Rapidly Progressive Glomerulonephritis (RPGN)

Rapidly progressive glomerulonephritis (RPGN) is a clinical syndrome characterized by an acute nephritic illness and a rapid, progressive loss of kidney function occurring over a period of days to weeks.
The histopathological hallmark of RPGN is crescentic glomerulonephritis (CGN), which is defined by the presence of epithelial crescents involving 50% or more of the glomeruli on a kidney biopsy.
Crescents form within Bowman's space primarily due to the proliferation of parietal epithelial cells, accompanied by infiltrating macrophages, which subsequently compress the glomerular capillary tuft.
Over time, early active cellular crescents are invaded by connective tissue, evolving into fibrocellular crescents and ultimately into fibrous crescents, leading to glomerular obsolescence and irreversible chronic renal failure.

RPGN is broadly classified into three main categories based on the immunofluorescence patterns observed on kidney biopsy:
Immune Complex-Mediated Crescentic GN: Characterized by granular deposits of immunoglobulins (such as IgG or IgA) and complement (C3). This category includes severe presentations of acute postinfectious glomerulonephritis, IgA nephropathy, IgA vasculitis (Henoch-Schönlein purpura nephritis), and lupus nephritis.
Pauci-Immune Crescentic GN: Characterized by a paucity or complete absence of immune deposits on immunofluorescence and electron microscopy. This form is typically associated with small-vessel systemic vasculitides and positive antineutrophil cytoplasmic antibodies (ANCA), encompassing conditions like microscopic polyangiitis and granulomatosis with polyangiitis.
Anti-Glomerular Basement Membrane (GBM) GN: Characterized by continuous, linear deposition of IgG along the GBM due to pathogenic autoantibodies targeting type IV collagen. When accompanied by pulmonary hemorrhage, this condition is recognized as Goodpasture syndrome.

Children typically present with severe features of acute nephritis, including macroscopic or microscopic hematuria, marked hypertension, and varying degrees of renal insufficiency.
Concomitant proteinuria is a common finding, frequently reaching the nephrotic range and manifesting with severe edema or anasarca.
Some patients may present late in the disease course with profound oliguria or anuric renal failure.
Extrarenal manifestations are critical for identifying underlying systemic etiologies; these may include pulmonary hemorrhage (seen in Goodpasture syndrome or ANCA vasculitis), purpuric rash and arthritis (indicative of IgA vasculitis or systemic lupus erythematosus), or respiratory tract granulomas (suggestive of granulomatosis with polyangiitis).

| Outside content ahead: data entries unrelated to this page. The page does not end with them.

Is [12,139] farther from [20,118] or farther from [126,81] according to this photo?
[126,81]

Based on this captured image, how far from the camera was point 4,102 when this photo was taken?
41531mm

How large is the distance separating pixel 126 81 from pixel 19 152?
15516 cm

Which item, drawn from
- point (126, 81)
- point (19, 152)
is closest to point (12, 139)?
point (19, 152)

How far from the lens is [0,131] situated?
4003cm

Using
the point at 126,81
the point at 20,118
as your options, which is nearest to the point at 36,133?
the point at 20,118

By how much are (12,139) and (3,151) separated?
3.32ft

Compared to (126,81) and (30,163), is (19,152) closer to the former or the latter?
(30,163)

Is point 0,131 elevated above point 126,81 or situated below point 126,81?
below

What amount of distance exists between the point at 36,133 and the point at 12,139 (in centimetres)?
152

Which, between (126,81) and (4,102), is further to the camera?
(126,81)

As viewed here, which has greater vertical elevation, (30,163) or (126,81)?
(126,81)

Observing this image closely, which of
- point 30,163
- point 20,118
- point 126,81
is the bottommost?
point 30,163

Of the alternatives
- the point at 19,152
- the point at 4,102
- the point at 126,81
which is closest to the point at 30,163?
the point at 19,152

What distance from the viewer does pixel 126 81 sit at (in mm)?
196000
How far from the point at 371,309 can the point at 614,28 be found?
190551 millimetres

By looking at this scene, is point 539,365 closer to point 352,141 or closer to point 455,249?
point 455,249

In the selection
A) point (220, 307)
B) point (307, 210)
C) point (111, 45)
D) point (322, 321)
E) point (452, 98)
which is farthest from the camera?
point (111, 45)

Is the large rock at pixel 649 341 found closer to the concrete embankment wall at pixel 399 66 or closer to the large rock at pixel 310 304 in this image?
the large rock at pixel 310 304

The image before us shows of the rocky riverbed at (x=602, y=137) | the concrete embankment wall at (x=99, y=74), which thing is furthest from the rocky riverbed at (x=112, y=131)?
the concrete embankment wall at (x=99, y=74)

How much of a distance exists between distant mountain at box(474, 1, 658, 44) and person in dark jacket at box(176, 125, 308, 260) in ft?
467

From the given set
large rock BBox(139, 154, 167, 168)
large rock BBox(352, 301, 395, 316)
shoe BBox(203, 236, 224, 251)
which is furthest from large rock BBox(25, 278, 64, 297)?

A prompt kidney biopsy is the gold standard for diagnosing RPGN, as it allows for the quantification of crescents and identifies the specific underlying immunopathological pattern.
Comprehensive serological testing is essential and must include serum complement levels (C3, C4), antinuclear antibodies (ANA), anti-double-stranded DNA (anti-dsDNA), ANCA titers, and anti-GBM antibodies.
If the patient lacks extrarenal manifestations, has negative serological markers, and shows no immune deposits on renal biopsy, the diagnosis is confirmed as idiopathic pauci-immune crescentic glomerulonephritis.

The natural history of untreated RPGN involves a rapid progression to end-stage kidney disease (ESKD) within weeks to months; therefore, immediate and aggressive therapy is mandatory.
The presence of predominantly fibrous crescents on the initial biopsy portends a poor prognosis, as it signifies advanced and irreversible kidney damage.
Induction therapy generally consists of intravenous methylprednisolone pulses administered for 3 days, followed by a regimen of high-dose oral corticosteroids and intravenous cyclophosphamide.
Following successful induction, maintenance immunosuppression is typically continued for 2 to 3 years, utilizing agents such as low-dose oral prednisone combined with azathioprine or mycophenolate mofetil.
Prompt initiation of plasmapheresis (plasma exchange) is strongly recommended for patients diagnosed with anti-GBM disease.
Plasmapheresis is also indicated for patients with ANCA-associated crescentic GN who present with dialysis dependence or life-threatening pulmonary hemorrhage.
Rituximab, a monoclonal anti-CD20 antibody, is increasingly utilized as an adjunctive immunosuppressive agent, particularly in patients with ANCA-associated small vessel vasculitis.